There is now growing global interest in implementing CT in classroom education and in integrating CT into the K-12 curriculum (Bakala et al., 2021; Hsu et al., 2018; Lockwood & Mooney, 2018; Ogegbo & Ramnarain, 2021; Zhang & Nouri, 2019). However, considerable diversity exists across regions and countries concerning what this means in practice (Ezeamuzie & Leung, 2021; Hsu et al., 2018; Ilic et al., 2018; Lockwood & Mooney, 2018; Taslibeyaz et al., 2020). The existing differences in educational systems and cultures, as well as the absence of a universally recognized definition of CT do not make matters any easier (Hsu et al., 2018; Lockwood & Mooney, 2018; Zhang & Nouri, 2019). It is generally recognized that CT is an important cognitive ability which is applicable to problem solving in many areas (Ezeamuzie & Leung, 2021; Hsu et al., 2018; Lodi & Martini, 2021), and that the methods and concepts of computer science can be helpful in developing such an ability (Buitrago Flórez et al., 2017; Hsu et al., 2018; Lodi & Martini, 2021). While CT depends to a large extent on concepts applied in programming (Ezeamuzie & Leung, 2021; Kakavas & Ugolini, 2019; Zhang & Nouri, 2019), the transferal of such concepts to other learning domains is far more extensive (Buitrago Flórez et al., 2017; Ezeamuzie & Leung, 2021; Merino-Armero et al., 2021).
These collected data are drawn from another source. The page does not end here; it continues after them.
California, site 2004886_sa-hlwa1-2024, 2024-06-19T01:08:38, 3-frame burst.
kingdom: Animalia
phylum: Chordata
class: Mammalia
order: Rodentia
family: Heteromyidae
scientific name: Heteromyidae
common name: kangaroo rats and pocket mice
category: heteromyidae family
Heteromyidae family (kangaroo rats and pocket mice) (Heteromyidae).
CT is applicable to numerous aspects of daily life (Tsortanidou et al., 2021) and is also relevant in social problem solving. D’Zurilla et al. (2004) refer to social problem solving as “the self-directed cognitive-behavioral process by which an individual, couple, or group attempts to identify or discover effective solutions for a specific problem encountered in everyday living” (p. 12). As CT-related activities may facilitate collaborative problem-solving, they also serve to promote communication and the sharing of ideas and knowledge (Bakala et al., 2021; Herro et al., 2021; Tsortanidou et al., 2021). It is therefore no surprise that CT has been shown to be linked to an increase in social interactions and the development of social-emotional skills.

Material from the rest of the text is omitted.